What does success look like for you in an Executive Search Process?

I am convinced I am trusted by my clients who return to me repeatedly, because they know I fundamentally believe that my reputation is defined by the value an executive builds over the three, five and ten years after they take the role. Filling a position is the beginning of a relationship, not the end. What I am judged on is what the executive delivers after she or he is hired.

What do you see as the greatest opportunity of the next decade?

The intersection of high tech, with biotech and life sciences will define the next decade in our industry.
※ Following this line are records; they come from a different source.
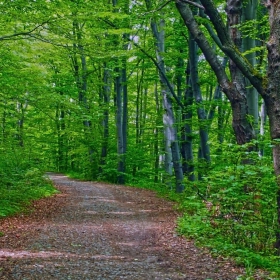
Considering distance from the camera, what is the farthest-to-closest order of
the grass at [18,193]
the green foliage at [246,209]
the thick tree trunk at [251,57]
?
the grass at [18,193], the thick tree trunk at [251,57], the green foliage at [246,209]

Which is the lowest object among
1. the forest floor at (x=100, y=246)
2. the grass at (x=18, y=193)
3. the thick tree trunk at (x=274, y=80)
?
the forest floor at (x=100, y=246)

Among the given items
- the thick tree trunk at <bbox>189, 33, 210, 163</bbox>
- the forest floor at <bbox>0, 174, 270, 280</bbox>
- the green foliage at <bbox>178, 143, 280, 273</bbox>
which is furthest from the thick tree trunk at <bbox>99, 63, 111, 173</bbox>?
the green foliage at <bbox>178, 143, 280, 273</bbox>

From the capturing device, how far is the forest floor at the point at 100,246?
17.4 feet

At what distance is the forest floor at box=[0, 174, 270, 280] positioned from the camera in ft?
17.4

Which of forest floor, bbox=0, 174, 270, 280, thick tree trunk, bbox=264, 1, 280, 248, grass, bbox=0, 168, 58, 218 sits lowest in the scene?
forest floor, bbox=0, 174, 270, 280

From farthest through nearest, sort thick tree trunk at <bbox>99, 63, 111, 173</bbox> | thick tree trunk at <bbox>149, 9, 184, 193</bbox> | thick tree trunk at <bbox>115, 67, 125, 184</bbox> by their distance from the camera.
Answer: thick tree trunk at <bbox>99, 63, 111, 173</bbox> < thick tree trunk at <bbox>115, 67, 125, 184</bbox> < thick tree trunk at <bbox>149, 9, 184, 193</bbox>

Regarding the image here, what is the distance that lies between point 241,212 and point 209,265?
1.06 m

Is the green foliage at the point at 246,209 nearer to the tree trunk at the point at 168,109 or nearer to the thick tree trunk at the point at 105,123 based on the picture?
the tree trunk at the point at 168,109

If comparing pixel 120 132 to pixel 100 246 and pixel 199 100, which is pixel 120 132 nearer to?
pixel 199 100

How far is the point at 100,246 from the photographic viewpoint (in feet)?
23.2

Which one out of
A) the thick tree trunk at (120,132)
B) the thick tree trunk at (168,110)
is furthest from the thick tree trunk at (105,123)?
the thick tree trunk at (168,110)

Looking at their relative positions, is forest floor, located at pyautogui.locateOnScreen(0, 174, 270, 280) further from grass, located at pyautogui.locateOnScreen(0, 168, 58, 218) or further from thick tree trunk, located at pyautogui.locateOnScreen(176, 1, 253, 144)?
thick tree trunk, located at pyautogui.locateOnScreen(176, 1, 253, 144)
The ability to collect, mine, manipulate and aggregate information at speeds we could not have fathomed 10-20 years ago will help us tackle and treat diseases for the next generation that previously were incurable. We have already found ways to combine AI, machine learning, deep learning, information technology and big data with chemistry and biology, and we are now pushing frontiers we have only touched the edges of.

What’s your favourite quote?

I’m going to have to go back to my roots in Crete for that answer.  It would be…

“Reach what you cannot.”

…from the book Report to Greco. It’s from Nikos Kazantzakis, author of Zorba the Greek (1946) and The Last Temptation of Christ (1955), and nominated for the Nobel Prize for Literature in nine separate years. Push forward, push yourself, and push those around you to be the very best you can be every day. Always try to “Reach what you cannot”.